🤖 AI Summary
Large language models (LLMs) incur prohibitive computational overhead and poor energy efficiency in hardware design, challenging their practical deployment. Method: This paper challenges the “bigger is better” paradigm by proposing a Small Language Model (SLM) + Agent AI collaborative framework tailored for Verilog design. The framework employs task decomposition, context-aware prompting, multi-turn self-correction, and iterative feedback to enable continual learning and collaborative reasoning with lightweight models. Contribution/Results: Evaluated on the NVIDIA CVDP benchmark, our approach achieves design quality comparable to state-of-the-art LLMs while reducing inference cost substantially.
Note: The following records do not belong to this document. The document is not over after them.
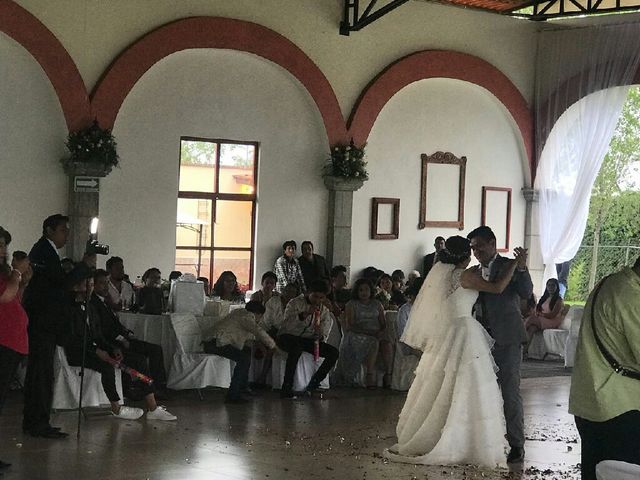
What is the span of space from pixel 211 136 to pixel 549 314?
4.81 meters

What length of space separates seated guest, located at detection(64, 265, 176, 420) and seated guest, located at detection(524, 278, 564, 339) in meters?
7.11

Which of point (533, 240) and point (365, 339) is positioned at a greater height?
point (533, 240)

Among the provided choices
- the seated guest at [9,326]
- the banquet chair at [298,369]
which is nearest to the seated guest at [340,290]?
the banquet chair at [298,369]

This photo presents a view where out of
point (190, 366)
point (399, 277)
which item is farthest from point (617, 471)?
point (399, 277)

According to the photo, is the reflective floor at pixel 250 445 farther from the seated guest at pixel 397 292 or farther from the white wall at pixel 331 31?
the white wall at pixel 331 31

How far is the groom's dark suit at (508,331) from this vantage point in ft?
24.1

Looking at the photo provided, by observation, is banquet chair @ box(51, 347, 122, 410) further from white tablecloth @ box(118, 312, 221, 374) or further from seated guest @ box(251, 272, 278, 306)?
seated guest @ box(251, 272, 278, 306)

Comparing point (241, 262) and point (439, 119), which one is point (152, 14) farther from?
point (439, 119)

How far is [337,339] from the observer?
1099cm

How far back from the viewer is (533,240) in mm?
17250

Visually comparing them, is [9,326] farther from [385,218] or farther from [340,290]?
[385,218]

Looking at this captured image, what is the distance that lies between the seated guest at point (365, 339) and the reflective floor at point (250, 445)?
3.43 feet

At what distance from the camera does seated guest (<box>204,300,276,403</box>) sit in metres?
9.64

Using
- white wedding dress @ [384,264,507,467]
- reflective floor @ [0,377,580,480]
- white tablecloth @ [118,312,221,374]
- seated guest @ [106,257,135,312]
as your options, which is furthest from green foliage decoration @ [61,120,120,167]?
white wedding dress @ [384,264,507,467]
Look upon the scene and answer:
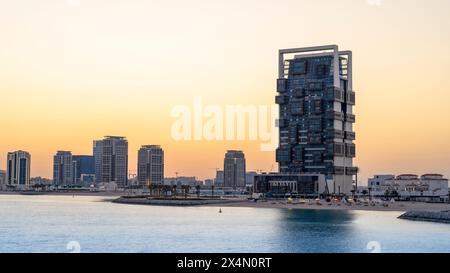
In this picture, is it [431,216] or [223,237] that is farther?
[431,216]

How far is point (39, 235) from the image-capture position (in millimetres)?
118250

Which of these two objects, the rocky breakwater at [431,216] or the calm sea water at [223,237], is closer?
the calm sea water at [223,237]

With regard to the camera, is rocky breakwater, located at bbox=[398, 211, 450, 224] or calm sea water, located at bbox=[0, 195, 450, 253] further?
rocky breakwater, located at bbox=[398, 211, 450, 224]

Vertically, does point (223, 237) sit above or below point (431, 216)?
below
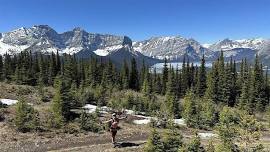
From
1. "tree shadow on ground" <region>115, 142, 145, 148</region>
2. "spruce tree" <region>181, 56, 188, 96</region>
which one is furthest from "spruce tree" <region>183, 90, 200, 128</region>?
"spruce tree" <region>181, 56, 188, 96</region>

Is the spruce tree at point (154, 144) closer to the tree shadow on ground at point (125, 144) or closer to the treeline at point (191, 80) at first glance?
the tree shadow on ground at point (125, 144)

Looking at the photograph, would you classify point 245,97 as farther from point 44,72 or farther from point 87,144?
point 87,144

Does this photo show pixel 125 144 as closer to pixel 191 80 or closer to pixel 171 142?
pixel 171 142

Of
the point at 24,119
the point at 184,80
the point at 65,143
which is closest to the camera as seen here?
the point at 65,143

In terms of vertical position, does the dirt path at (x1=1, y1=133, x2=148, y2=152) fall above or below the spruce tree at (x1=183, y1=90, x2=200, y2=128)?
below

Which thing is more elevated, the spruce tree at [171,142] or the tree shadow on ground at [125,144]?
the spruce tree at [171,142]

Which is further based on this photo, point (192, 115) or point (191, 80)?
point (191, 80)

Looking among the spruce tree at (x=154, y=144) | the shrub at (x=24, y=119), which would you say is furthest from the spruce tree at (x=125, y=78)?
the spruce tree at (x=154, y=144)

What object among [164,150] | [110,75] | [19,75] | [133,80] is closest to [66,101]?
[164,150]

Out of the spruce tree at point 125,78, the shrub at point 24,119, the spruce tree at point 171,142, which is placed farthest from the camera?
the spruce tree at point 125,78

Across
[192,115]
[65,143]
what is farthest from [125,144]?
[192,115]

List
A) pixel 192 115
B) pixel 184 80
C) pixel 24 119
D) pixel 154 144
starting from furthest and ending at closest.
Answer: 1. pixel 184 80
2. pixel 192 115
3. pixel 24 119
4. pixel 154 144

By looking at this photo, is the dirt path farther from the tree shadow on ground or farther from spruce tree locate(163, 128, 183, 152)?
spruce tree locate(163, 128, 183, 152)

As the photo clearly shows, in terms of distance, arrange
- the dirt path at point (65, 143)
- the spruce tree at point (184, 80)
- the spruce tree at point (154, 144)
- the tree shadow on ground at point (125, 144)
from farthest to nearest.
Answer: the spruce tree at point (184, 80)
the dirt path at point (65, 143)
the tree shadow on ground at point (125, 144)
the spruce tree at point (154, 144)
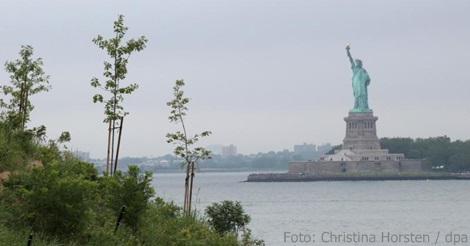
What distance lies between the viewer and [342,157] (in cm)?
19175

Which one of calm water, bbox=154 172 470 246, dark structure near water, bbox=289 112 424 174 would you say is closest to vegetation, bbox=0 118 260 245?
calm water, bbox=154 172 470 246

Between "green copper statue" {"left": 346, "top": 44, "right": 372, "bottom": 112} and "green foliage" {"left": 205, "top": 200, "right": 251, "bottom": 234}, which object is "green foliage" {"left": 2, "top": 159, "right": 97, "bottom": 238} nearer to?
"green foliage" {"left": 205, "top": 200, "right": 251, "bottom": 234}

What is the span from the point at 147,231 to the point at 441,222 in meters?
58.0

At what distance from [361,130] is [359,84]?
9.38 metres

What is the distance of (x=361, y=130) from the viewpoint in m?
185

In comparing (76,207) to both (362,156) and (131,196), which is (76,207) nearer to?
(131,196)

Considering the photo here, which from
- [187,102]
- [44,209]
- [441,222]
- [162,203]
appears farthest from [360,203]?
[44,209]

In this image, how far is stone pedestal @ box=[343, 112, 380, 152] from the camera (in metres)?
184

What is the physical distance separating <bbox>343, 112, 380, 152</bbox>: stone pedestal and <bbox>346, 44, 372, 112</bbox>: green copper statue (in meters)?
1.65

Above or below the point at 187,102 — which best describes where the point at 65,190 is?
below

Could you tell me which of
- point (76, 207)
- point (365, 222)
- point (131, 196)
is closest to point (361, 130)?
point (365, 222)

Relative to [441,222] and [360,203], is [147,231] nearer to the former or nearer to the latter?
[441,222]

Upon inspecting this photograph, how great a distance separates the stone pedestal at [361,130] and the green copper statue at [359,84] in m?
1.65

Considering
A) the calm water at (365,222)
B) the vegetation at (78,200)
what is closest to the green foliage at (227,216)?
the vegetation at (78,200)
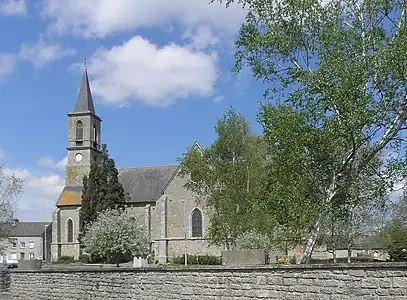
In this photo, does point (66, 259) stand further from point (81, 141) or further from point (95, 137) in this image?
point (95, 137)

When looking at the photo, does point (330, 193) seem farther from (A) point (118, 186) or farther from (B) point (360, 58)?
(A) point (118, 186)

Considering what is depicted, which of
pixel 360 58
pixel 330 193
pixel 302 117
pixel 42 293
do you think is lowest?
pixel 42 293

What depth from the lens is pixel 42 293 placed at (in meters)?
20.6

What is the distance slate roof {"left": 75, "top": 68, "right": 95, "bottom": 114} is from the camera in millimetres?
82438

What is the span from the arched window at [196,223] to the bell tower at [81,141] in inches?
823

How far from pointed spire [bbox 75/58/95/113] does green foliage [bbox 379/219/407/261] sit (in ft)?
159

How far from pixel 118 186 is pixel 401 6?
175 ft

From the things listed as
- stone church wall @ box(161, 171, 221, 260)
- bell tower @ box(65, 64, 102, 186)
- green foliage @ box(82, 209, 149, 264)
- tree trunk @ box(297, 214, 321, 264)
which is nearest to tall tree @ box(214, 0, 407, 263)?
tree trunk @ box(297, 214, 321, 264)

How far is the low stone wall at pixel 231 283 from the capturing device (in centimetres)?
984

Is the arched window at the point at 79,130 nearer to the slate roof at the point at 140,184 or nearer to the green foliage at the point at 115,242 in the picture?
the slate roof at the point at 140,184

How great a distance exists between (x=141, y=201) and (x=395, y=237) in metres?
35.9

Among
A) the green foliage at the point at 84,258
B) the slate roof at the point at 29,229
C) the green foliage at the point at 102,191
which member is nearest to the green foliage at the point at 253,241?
the green foliage at the point at 102,191

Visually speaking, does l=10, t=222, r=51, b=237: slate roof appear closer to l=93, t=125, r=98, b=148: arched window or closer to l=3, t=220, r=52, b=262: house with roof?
l=3, t=220, r=52, b=262: house with roof

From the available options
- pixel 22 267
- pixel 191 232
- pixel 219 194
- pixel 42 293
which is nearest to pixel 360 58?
pixel 42 293
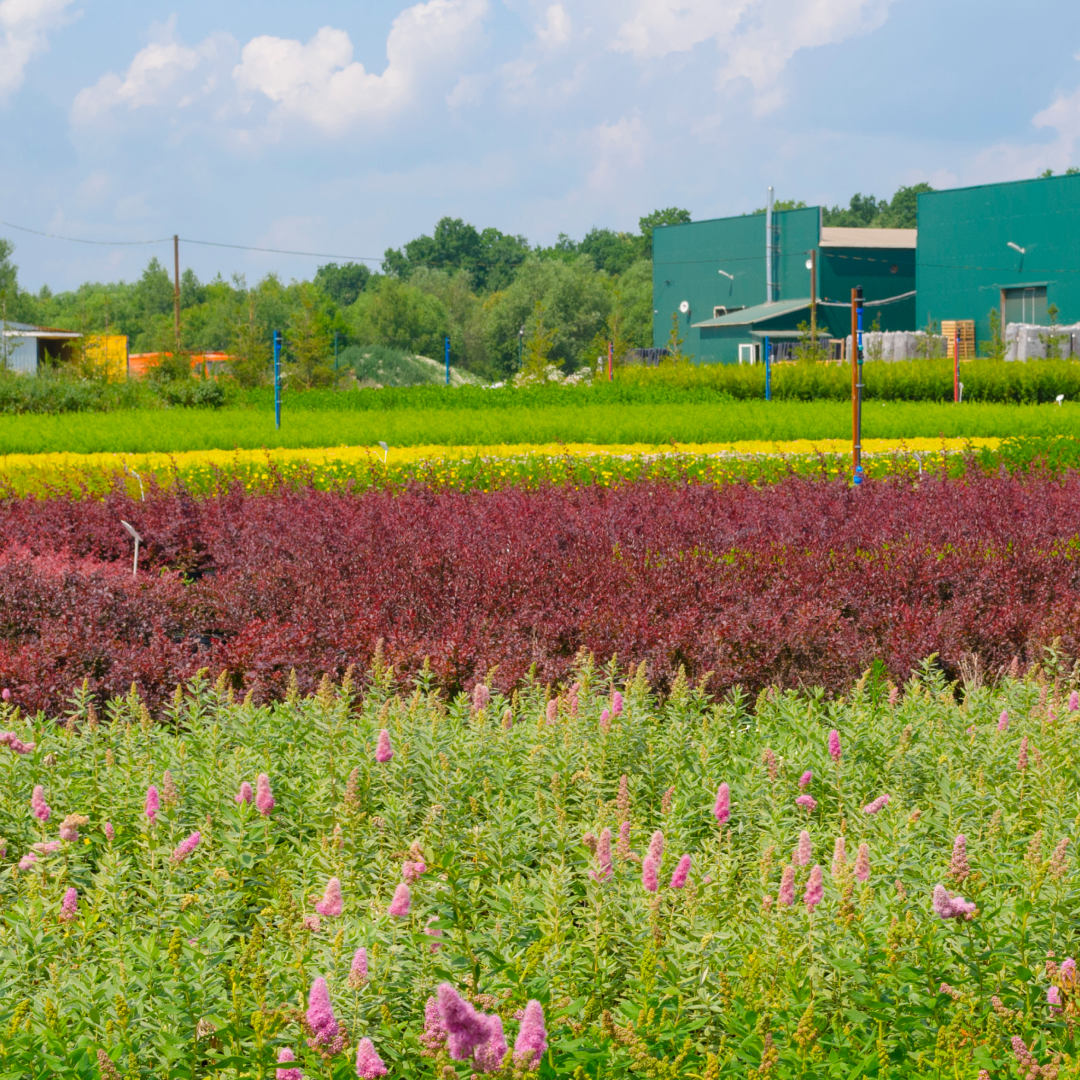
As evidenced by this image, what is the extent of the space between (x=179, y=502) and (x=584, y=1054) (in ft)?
24.7

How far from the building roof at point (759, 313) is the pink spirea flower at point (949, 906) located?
53.8m

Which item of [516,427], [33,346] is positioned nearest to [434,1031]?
[516,427]

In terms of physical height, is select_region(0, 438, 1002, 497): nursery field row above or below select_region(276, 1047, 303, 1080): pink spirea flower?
above

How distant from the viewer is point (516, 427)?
→ 798 inches

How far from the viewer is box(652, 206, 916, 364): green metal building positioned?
57281 mm

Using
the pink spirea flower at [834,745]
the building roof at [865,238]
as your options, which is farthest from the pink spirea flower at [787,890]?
the building roof at [865,238]

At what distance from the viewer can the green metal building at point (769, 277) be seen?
188 ft

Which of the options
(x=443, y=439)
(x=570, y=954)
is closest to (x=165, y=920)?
(x=570, y=954)

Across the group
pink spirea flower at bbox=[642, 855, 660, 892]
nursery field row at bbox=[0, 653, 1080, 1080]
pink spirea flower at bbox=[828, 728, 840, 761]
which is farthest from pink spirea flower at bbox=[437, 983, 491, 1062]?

Experimental results demonstrate that integrating lightweight models with structured agent workflows balances performance, energy efficiency, and scalability in complex chip design tasks—paving a novel pathway toward green AI–driven adaptive hardware design.
📝 Abstract
Large Language Model(LLM) inference demands massive compute and energy, making domain-specific tasks expensive and unsustainable. As foundation models keep scaling, we ask: Is bigger always better for hardware design? Our work tests this by evaluating Small Language Models coupled with a curated agentic AI framework on NVIDIA's Comprehensive Verilog Design Problems(CVDP) benchmark. Results show that agentic workflows: through task decomposition, iterative feedback, and correction - not only unlock near-LLM performance at a fraction of the cost but also create learning opportunities for agents, paving the way for efficient, adaptive solutions in complex design tasks.